• Source passage:
***

United States District Court, Northern District of Illinois
Jan 4, 2013
CASE NUMBER 12 C 2424 (N.D. Ill. Jan. 4, 2013)

Opinion

CASE NUMBER 12 C 2424

01-04-2013

Bauer v. Holder


Name of Assigned Judge

or Magistrate Judge

, Jr.

Sitting Judge if Other

than Assigned Judge

DOCKET ENTRY TEXT

Before the Court are Defendant's motions to transfer [13], dismiss [17], and stay discovery [26]. For the reasons stated below, Defendant's motion to transfer [13] is granted. The Clerk is directed to transfer this case to the United States District Court for the Eastern District of Virginia. Defendant's motions to dismiss [17] and to stay discovery [26] will remain pending for disposition in the transferee court. [X][ For further details see text below.]

Docketing to mail notices.

***

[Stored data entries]
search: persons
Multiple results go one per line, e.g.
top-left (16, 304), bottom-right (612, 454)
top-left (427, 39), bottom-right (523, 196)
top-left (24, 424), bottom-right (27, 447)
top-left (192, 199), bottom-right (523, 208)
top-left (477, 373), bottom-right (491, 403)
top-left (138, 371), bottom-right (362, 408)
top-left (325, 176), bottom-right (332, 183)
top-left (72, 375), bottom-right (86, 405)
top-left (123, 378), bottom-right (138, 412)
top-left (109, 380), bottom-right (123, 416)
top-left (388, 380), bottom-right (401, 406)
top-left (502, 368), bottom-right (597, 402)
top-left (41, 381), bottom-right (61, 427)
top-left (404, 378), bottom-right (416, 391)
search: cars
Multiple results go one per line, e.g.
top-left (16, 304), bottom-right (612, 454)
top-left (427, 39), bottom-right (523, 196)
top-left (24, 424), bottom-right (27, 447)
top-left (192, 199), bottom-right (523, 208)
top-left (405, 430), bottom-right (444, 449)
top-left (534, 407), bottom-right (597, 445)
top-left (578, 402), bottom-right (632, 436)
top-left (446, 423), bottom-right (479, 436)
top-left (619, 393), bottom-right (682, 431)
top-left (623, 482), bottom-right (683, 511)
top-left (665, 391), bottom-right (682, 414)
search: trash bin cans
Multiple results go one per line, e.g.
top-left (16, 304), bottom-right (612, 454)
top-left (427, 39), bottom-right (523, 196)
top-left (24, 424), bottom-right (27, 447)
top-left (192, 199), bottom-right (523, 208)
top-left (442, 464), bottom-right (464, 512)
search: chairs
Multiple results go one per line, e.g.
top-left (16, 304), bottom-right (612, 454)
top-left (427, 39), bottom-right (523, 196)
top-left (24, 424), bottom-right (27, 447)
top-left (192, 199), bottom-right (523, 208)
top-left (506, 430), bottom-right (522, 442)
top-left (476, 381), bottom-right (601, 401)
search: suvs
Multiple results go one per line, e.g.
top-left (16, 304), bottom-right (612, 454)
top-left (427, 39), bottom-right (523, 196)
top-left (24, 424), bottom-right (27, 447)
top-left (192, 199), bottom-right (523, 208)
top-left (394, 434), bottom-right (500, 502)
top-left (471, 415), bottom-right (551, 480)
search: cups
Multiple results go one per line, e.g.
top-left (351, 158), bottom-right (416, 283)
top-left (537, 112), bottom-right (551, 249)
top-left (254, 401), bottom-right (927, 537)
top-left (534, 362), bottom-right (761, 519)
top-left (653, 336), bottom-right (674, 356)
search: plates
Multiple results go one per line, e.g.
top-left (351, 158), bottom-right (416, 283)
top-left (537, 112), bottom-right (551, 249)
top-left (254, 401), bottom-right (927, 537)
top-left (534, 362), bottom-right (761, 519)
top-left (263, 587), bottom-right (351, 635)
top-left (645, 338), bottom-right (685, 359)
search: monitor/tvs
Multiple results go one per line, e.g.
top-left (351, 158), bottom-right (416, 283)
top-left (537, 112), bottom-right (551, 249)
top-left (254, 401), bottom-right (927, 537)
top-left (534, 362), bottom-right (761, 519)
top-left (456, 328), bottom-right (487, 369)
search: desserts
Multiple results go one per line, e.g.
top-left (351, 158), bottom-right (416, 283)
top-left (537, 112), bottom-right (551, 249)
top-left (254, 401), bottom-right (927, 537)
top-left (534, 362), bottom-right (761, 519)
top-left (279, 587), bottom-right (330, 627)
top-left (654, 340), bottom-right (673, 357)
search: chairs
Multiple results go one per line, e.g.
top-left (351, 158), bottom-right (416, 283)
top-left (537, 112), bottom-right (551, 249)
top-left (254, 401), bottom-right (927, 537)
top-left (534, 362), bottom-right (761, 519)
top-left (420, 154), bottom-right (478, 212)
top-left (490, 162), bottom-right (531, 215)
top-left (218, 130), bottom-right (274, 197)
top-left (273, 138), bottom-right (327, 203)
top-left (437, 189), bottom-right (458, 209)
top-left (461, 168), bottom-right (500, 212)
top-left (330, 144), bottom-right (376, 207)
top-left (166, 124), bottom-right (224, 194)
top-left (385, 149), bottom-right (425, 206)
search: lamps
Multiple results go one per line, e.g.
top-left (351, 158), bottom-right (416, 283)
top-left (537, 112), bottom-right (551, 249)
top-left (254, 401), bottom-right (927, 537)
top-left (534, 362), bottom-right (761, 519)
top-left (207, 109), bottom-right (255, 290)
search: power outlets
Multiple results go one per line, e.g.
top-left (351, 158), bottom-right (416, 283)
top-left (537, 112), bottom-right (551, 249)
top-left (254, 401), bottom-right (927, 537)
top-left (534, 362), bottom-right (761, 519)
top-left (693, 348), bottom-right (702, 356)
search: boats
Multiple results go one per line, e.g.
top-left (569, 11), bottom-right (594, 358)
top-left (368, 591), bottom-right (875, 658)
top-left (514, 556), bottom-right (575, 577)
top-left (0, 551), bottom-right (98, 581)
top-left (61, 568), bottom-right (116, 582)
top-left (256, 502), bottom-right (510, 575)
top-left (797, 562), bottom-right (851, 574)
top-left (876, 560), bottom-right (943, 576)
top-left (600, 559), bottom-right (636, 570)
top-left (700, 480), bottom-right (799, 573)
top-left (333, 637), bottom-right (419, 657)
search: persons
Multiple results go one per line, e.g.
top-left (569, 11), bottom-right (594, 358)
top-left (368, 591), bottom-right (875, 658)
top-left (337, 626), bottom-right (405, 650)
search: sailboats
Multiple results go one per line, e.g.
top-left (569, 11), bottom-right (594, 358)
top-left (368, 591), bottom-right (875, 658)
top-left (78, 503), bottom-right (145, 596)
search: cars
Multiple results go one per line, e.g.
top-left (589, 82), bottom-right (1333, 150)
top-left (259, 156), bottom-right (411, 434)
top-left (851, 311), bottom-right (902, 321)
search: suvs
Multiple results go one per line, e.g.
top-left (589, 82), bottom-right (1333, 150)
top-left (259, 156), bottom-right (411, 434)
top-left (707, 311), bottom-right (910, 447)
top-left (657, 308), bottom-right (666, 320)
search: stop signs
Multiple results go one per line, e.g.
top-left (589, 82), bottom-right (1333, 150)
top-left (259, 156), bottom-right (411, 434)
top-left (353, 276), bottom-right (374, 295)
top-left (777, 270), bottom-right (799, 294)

***

• Set tasks:
1. Translate this sentence from the court docket entry into Spanish: "The Clerk is directed to transfer this case to the United States District Court for the Eastern District of Virginia."
2. Rewrite the records as a JSON list of strings, one string per line, starting at the first line of the records and ending at the line containing "top-left (404, 378), bottom-right (416, 391)", with both of those lines included.

• Responses in order:
1. Se ordena al Secretario transferir este caso al Tribunal de Distrito de los Estados Unidos para el Distrito Este de Virginia.

2.
[
  "search: persons",
  "Multiple results go one per line, e.g.",
  "top-left (16, 304), bottom-right (612, 454)",
  "top-left (427, 39), bottom-right (523, 196)",
  "top-left (24, 424), bottom-right (27, 447)",
  "top-left (192, 199), bottom-right (523, 208)",
  "top-left (477, 373), bottom-right (491, 403)",
  "top-left (138, 371), bottom-right (362, 408)",
  "top-left (325, 176), bottom-right (332, 183)",
  "top-left (72, 375), bottom-right (86, 405)",
  "top-left (123, 378), bottom-right (138, 412)",
  "top-left (109, 380), bottom-right (123, 416)",
  "top-left (388, 380), bottom-right (401, 406)",
  "top-left (502, 368), bottom-right (597, 402)",
  "top-left (41, 381), bottom-right (61, 427)",
  "top-left (404, 378), bottom-right (416, 391)"
]